Pour l'heure, le gouvernement a réussi à intégrer environ 10% de ces ex-combattants dans les services de douanes, dans l'administration forestière et pénitentiaire sans compter la mise sur pied d'activités génératrices de revenus, de micro-projets et de formations professionnelles pour certains autres.
Mais force est de constater que le DDR marque le pas avec seulement 5.973 ex-combattants désarmés et démobilisés à la date du 10 juin.
Le compte est donc loin d'être atteint et les ex-combattants s'impatientent.

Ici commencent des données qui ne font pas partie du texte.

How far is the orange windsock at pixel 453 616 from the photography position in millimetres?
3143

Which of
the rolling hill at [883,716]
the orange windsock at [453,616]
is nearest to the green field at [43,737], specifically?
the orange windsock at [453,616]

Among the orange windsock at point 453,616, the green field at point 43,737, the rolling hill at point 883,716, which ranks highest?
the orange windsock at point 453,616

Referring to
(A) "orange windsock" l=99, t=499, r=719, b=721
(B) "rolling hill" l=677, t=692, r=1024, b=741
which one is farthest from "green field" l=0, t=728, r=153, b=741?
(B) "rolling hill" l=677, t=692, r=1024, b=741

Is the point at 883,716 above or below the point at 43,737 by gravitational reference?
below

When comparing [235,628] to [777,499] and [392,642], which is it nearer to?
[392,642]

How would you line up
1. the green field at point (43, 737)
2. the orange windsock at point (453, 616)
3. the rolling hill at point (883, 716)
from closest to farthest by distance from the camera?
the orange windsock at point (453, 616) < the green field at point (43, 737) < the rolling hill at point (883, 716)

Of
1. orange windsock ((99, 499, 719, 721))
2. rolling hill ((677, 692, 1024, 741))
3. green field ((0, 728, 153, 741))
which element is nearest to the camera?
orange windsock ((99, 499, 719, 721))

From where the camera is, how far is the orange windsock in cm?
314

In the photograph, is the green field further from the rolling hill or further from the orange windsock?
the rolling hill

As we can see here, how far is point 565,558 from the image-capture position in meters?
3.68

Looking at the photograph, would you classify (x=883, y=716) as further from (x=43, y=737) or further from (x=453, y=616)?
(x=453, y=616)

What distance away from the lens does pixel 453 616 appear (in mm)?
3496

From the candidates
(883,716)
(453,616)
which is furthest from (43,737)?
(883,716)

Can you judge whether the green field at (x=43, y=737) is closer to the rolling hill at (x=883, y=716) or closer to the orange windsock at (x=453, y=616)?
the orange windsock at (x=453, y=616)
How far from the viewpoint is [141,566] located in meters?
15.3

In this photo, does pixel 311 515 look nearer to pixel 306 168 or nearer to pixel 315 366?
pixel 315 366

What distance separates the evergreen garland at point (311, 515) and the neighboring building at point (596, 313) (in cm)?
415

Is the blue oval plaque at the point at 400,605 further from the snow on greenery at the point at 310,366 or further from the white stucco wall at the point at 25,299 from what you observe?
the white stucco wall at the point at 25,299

En avril, ils ont bruyamment manifesté leur colère à Bouaké (centre), Man (ouest) et à Tengrela (nord) où ils ont même saccagé un commissariat après un accrochage avec des policiers.
Ils se disent "oubliés" et dénoncent la main mise sur le processus DDR par des chefs militaires qui, selon eux, "vendent les places aux plus offrants ou privilégient leurs proches au détriment de ceux qui ont réellement combattu".
Le gouvernement ivoirien reconnaît les difficultés liées au DDR dont le coût estimatif est de 85 milliards de francs CFA et, tout en assurant qu'aucun ex-combattant ne sera laissé de côté, il invite à la patience.
"Le gouvernement va faire de la démobilisation son cheval de bataille mais on ne peut réinsérer tout le monde en même temps", a avoué la ministre de la Communication, Affoussiata Bamba-Lamine, lors du dernier conseil des ministres tenu à Korhogo.